* _REQUIREMENTS_:
**A.** Condense the paragraph beginning "Attempt: I tried to write" from the thread on Hermitian forms, keeping its main facts.
**B.** Please transcribe the thread on Hermitian forms from "Suppose $(-,-)$ and" up to and including "and $Q$ unitary.".
**C.** Write the next part of the thread on Hermitian forms, picking up after its last sentence.

Suppose $(-,-)$ and $[-,-]$ are two positive deinifite hermitian forms on an $n$-dimensional vector space, show that there exists an invertible linear transformation $\phi$ such that $(u,v) = [\phi(u),\phi(v)]$.
Attempt: I tried to write the hermitian forms in matrix forms, that is $(v,w) = vH\overline{w}^\intercal $, and $[v,w] = vJ\overline{w}^\intercal$, with the associated matrix $H$ and $J$ of the hermitian forms, and try to relate the two matrix by a linear transformation, but I can't seem to get a concrete linear transformation to do so.
Can someone help me with this?
Best Answer
A positive definite Hermitian matrix $H$ can always be deconstructed as $$H = Q D Q^\dagger = A A^\dagger, ~~ \text{where } A = Q \sqrt{D} Q^\dagger$$ with $D$ being a diagonal matrix with strictly positive entries and $Q$ unitary.

* _SUPPLIED RECORDS_:
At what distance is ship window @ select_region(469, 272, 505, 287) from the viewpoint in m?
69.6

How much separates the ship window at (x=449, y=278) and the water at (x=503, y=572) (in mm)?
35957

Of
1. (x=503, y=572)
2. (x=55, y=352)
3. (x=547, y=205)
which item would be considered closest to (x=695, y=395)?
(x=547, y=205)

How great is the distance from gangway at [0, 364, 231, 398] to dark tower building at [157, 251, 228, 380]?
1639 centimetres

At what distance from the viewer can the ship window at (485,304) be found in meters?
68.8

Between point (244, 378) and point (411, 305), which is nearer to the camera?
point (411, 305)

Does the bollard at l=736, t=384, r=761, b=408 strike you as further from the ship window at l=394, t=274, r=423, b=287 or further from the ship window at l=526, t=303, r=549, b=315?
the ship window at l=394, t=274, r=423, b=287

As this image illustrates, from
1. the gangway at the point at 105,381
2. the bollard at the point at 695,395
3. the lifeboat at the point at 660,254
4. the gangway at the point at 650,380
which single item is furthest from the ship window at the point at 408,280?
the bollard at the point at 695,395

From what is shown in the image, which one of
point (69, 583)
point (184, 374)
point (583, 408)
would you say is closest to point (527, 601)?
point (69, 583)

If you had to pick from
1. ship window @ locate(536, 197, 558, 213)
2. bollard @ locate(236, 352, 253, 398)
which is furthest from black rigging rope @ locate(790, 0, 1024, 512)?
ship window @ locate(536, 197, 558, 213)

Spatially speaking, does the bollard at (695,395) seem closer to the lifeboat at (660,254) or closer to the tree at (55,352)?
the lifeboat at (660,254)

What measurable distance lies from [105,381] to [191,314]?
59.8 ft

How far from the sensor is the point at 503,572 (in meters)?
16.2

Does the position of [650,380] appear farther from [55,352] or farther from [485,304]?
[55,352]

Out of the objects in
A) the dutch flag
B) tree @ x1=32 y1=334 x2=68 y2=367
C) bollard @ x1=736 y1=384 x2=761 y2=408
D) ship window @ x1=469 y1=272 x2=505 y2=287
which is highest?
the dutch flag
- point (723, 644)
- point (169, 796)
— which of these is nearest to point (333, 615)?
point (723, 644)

* _THE ANSWERS_:
**A.** I wrote the Hermitian forms as matrices, $(v,w) = vH\overline{w}^\intercal$ and $[v,w] = vJ\overline{w}^\intercal$, with associated matrices $H$ and $J$. I tried to relate $H$ and $J$ through a linear transformation but couldn't find a concrete one.

**B.**
Suppose $(-,-)$ and $[-,-]$ are two positive deinifite hermitian forms on an $n$-dimensional vector space, show that there exists an invertible linear transformation $\phi$ such that $(u,v) = [\phi(u),\phi(v)]$.
Attempt: I tried to write the hermitian forms in matrix forms, that is $(v,w) = vH\overline{w}^\intercal $, and $[v,w] = vJ\overline{w}^\intercal$, with the associated matrix $H$ and $J$ of the hermitian forms, and try to relate the two matrix by a linear transformation, but I can't seem to get a concrete linear transformation to do so.
Can someone help me with this?
Best Answer
A positive definite Hermitian matrix $H$ can always be deconstructed as $$H = Q D Q^\dagger = A A^\dagger, ~~ \text{where } A = Q \sqrt{D} Q^\dagger$$ with $D$ being a diagonal matrix with strictly positive entries and $Q$ unitary.

**C.**
Let us then decompose $H = Q D Q^\dagger$ and $J = S B S^\dagger$ and choose $\phi$ to be represented by the matrix $T = Q \left(\sqrt{D} \big/ \sqrt{B}\right) S^\dagger $ where $\sqrt{D} \big/ \sqrt{B}$ is the diagonal matrix obtained by dividing the diagonal entries of $\sqrt{D}$ by the respective ones of $\sqrt{B}$. Here it is crucial that both $H$ and $J$ are positive semi-definite, as this guarantees that the division is well-defined as none of the diagonal elements of $\sqrt{B}$ can be zero. It also further guarantees that the diagonal elements of $\sqrt{D} \big/ \sqrt{B}$ are not zero, as none of the diagonal elements of $\sqrt{D}$ can be zero. Then it follows that \begin{align*} [\phi(u), \phi(v)] = u T (S B S^\dagger) T^\dagger v^\dagger &= u Q \left(\sqrt{D} \big/ \sqrt{B}\right) B \left(\sqrt{D} \big/ \sqrt{B}\right) Q^\dagger v^\dagger \\ &= u Q D Q^\dagger v^\dagger = u H v^\dagger = (u, v) \end{align*} Note that $\left(\sqrt{D} \big/ \sqrt{B}\right) = \left(\sqrt{D} \big/ \sqrt{B}\right)^\dagger$ as it is a diagonal matrix with real entries.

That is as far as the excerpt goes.